(SANDPOINT) The Idaho Conservation League opposes Avista Power’s request with the Idaho Public Utilities Commission to raise electricity rates for its customers in North Idaho. Instead, ICL advocates that Avista use money from a failed merger to benefit Idahoans by keeping rates the same and funding ways for its customers to save energy. Negotiations on Avista’s request start on Tuesday, Oct. 1.

In its June 2019 “general rate” filing with the Idaho PUC,  Avista Power requested a 3.5% rate increase for its residential customers. This translates to an extra cost of $2.89 a month per home in North Idaho. ICL firmly disagrees with this request. 

Matt Nykiel, ICL’s conservation associate in Sandpoint, said,  “Avista has a clear choice in this rate case. The utility can either benefit its customers or ignore them to benefit its shareholders.” He added, “We think Avista should use money from its failed merger with Hydro One last year to fund energy savings programs for its customers and keep rates from going up.”

When Avista’s merger with Canadian company Hydro One broke apart in 2018, Hydro One paid Avista $103 million as a termination fee.  Avista plans to keep all this money for its shareholders. ICL strongly suggests Avista provide at least $5 million of this termination fee to help Idahoans conserve energy as ICL stated in merger negotiations last year. 

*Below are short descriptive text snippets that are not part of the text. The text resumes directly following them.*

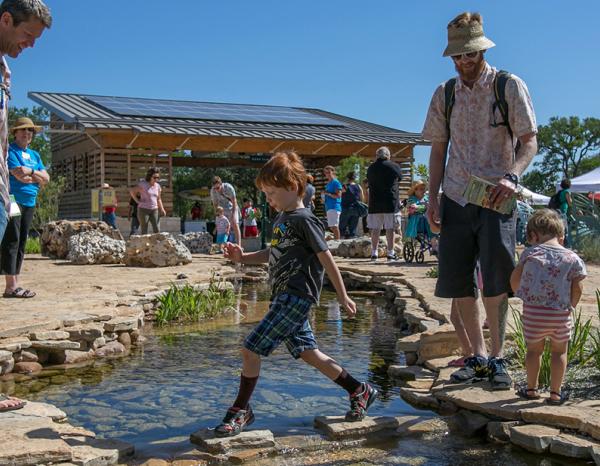 Photo of Luci and Ian Family Garden at the Lady Bird Johnson Wildflower Center.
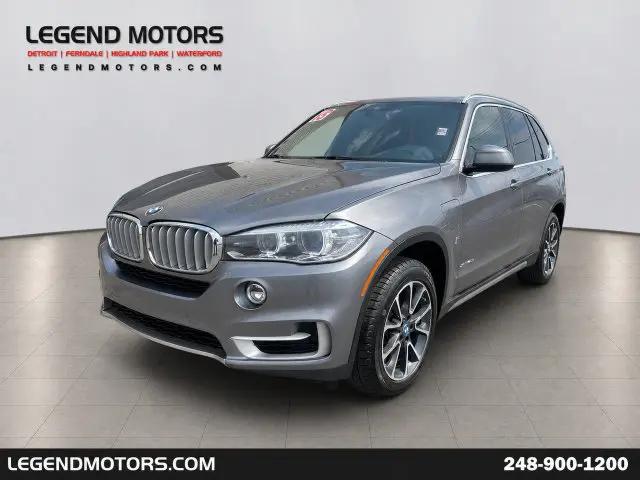 2018 BMW X5 eDrive xDrive40e iPerformance for sale in Waterford, MI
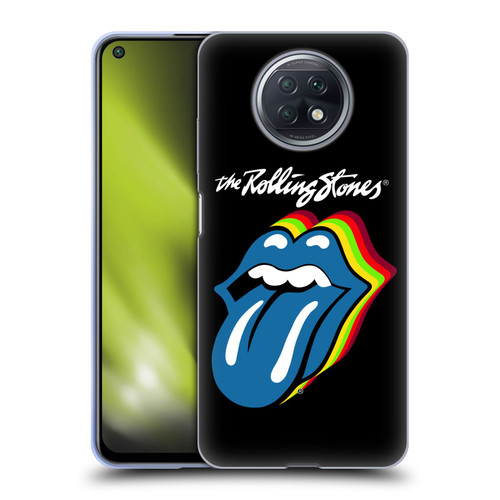 The Rolling Stones Licks Collection Pop Art 2 Soft Gel Case for Xiaomi Redmi Note 9T 5G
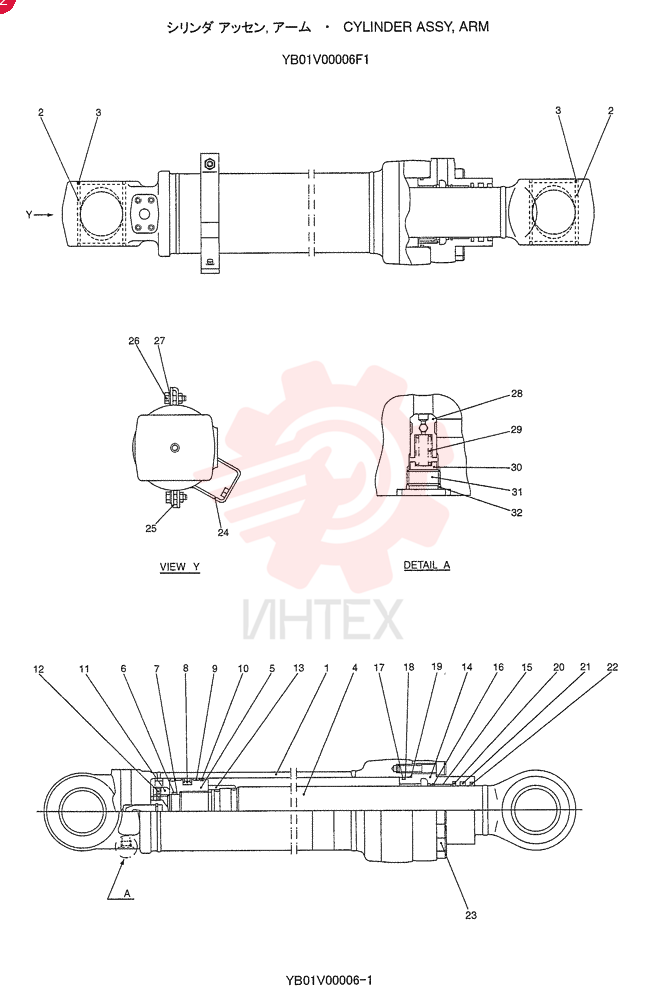 CYLINDER YB01V00006F1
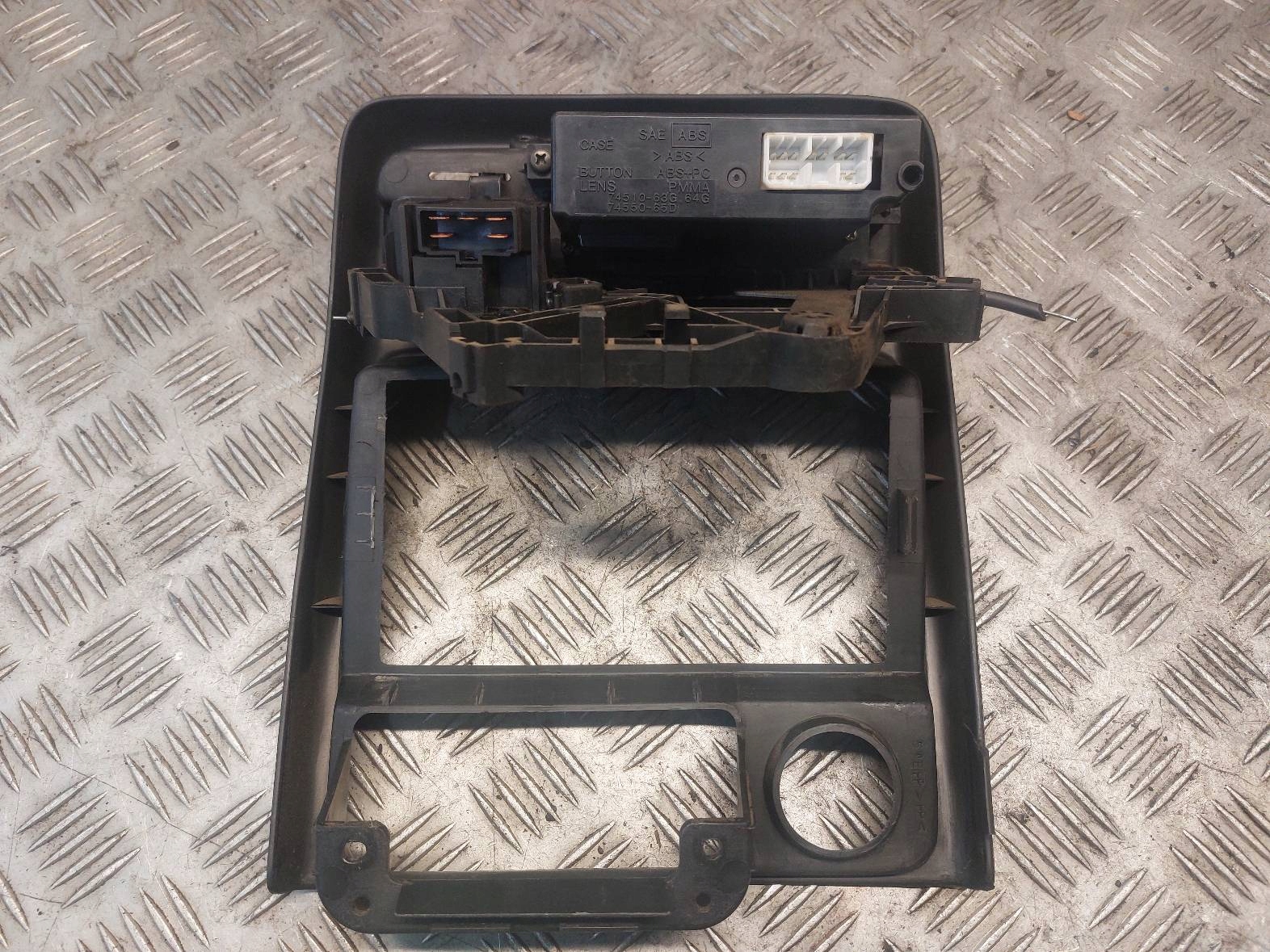 PANEL air conditioning devices frame SUZUKI VITARA and 7455065D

ICL protects Idaho’s air quality and climate stability by working to eliminate Idaho’s reliance on fossil fuels for electricity. ICL engages with Idaho utilities, regulators, and customers to create policies that encourage developing Idaho’s own clean energy sources. Unlike out-of-state fossil fuels, solar, wind and geothermal power is produced right here in Idaho and puts electricians, home builders and other local companies to work.